Canadian marine expert wins Adelaide fellowship
Friday, 30 March 2012
Canadian marine conservationist Sabine Jessen will spend six months at the University of Adelaide from this May after being awarded a 2012 Endeavour Research Fellowship to investigate new strategies to protect the ocean's ecosystem.
Ms Jessen, who has an international reputation in marine conservation, will work alongside social scientist Dr Melissa Nursey-Bray from the University of Adelaide's Discipline of Geography, Environment and Population.
The pair will compare marine conservation strategies in Australia, Canada and New Zealand by analysing governance arrangements, including the roles of politics, science and stakeholders.
"Ocean ecosystems are increasingly stressed by human exploitation and climate change, and strategies are urgently required to ensure marine ecosystem resilience," Ms Jessen said.
Her research will look at existing governance arrangements and how they affect Indigenous rights and aspirations and the emerging issues of climate change.

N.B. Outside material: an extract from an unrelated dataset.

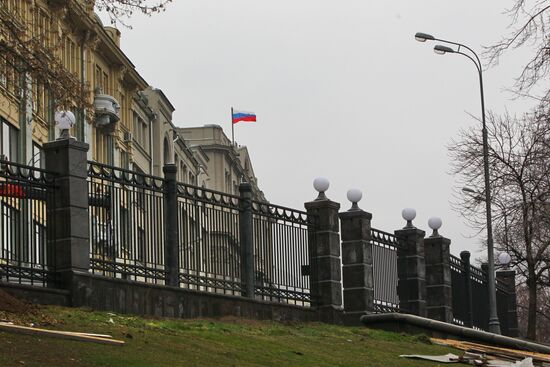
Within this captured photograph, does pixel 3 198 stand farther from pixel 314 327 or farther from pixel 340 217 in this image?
pixel 340 217

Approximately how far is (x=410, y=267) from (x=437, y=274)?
4.74ft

Ms Jessen is renowned as a leader in shaping Canada's ocean management. She is the National Manager of the Oceans and Great Freshwater Lakes Program for the Canadian Parks and Wilderness Society and also serves as the Conservation Director for the British Columbia Chapter of the Canadian Parks and Wilderness Society.
Ms Jessen is currently completing her PhD in the Department of Geography at Simon Fraser University in British Columbia.
She has worked on marine conservation issues since 1993, and also conducted research on land use planning in Canada's Arctic.
Dr Melissa Nursey-Bray said the project offered an important opportunity for collaboration between Canada and Australia on issues of international significance.
"I look forward to working with Sabine on this important project. The preservation of marine areas will be vital to ensure future livelihoods and biodiversity is protected, especially given the threat of climate change," Dr Nursey-Bray said.
The Pro Vice-Chancellor (International) at the University of Adelaide, Professor Kent Anderson, said the Endeavour Scholarship enabled high achieving scholars from participating countries to undertake research in Australia and for Australians to do the same abroad.
"This exchange of knowledge from some of the world's brightest scholars and professionals helps build our global skills base and establish valuable linkages with other countries," says Professor Anderson.